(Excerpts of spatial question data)
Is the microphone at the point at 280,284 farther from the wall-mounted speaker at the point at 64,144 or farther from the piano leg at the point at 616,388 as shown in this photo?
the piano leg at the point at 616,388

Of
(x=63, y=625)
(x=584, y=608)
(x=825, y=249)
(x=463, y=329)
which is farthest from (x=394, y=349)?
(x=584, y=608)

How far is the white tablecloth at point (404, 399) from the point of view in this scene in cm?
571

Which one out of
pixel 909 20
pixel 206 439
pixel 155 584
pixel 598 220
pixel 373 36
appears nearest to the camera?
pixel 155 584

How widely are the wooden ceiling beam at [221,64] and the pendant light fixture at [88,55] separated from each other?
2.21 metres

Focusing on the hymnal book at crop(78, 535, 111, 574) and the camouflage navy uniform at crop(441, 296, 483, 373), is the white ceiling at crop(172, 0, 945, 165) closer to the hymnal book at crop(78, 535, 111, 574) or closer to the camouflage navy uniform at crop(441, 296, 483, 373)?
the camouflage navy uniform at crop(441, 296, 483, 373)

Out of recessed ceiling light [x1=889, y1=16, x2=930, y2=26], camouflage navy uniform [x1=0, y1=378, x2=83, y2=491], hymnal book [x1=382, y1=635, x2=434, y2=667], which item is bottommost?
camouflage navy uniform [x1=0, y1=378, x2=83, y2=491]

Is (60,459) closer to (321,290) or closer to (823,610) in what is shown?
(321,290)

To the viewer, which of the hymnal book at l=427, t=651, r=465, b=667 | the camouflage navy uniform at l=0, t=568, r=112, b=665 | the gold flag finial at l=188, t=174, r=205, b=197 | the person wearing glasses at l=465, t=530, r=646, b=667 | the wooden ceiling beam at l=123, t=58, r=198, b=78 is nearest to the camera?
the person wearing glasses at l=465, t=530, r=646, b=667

DIRECTIONS ->
Can you quote exactly the lines from the one containing "How far is the" through the last line of the records above, and nothing else?

FULL OUTPUT ->
How far is the white tablecloth at point (404, 399) from the point of view in this scene in cm?
571

Which one out of
pixel 909 20
pixel 206 439
pixel 155 584
pixel 598 220
pixel 373 36
appears nearest to the camera?
pixel 155 584

How widely are the wooden ceiling beam at [221,64] and the pendant light fixture at [88,55] separated from each other?
2.21 metres

Focusing on the hymnal book at crop(78, 535, 111, 574) and the camouflage navy uniform at crop(441, 296, 483, 373), is the white ceiling at crop(172, 0, 945, 165) closer to the hymnal book at crop(78, 535, 111, 574) or closer to the camouflage navy uniform at crop(441, 296, 483, 373)?
the camouflage navy uniform at crop(441, 296, 483, 373)

Out of recessed ceiling light [x1=889, y1=16, x2=930, y2=26], camouflage navy uniform [x1=0, y1=378, x2=83, y2=491], hymnal book [x1=382, y1=635, x2=434, y2=667], which item is bottommost?
camouflage navy uniform [x1=0, y1=378, x2=83, y2=491]

Is (60,459) closer to (321,290) or closer to (823,610) in what is shown?
(321,290)

To the viewer, which of the hymnal book at l=427, t=651, r=465, b=667 | the camouflage navy uniform at l=0, t=568, r=112, b=665 | the gold flag finial at l=188, t=174, r=205, b=197 | the person wearing glasses at l=465, t=530, r=646, b=667 | the wooden ceiling beam at l=123, t=58, r=198, b=78 is nearest to the camera?
the person wearing glasses at l=465, t=530, r=646, b=667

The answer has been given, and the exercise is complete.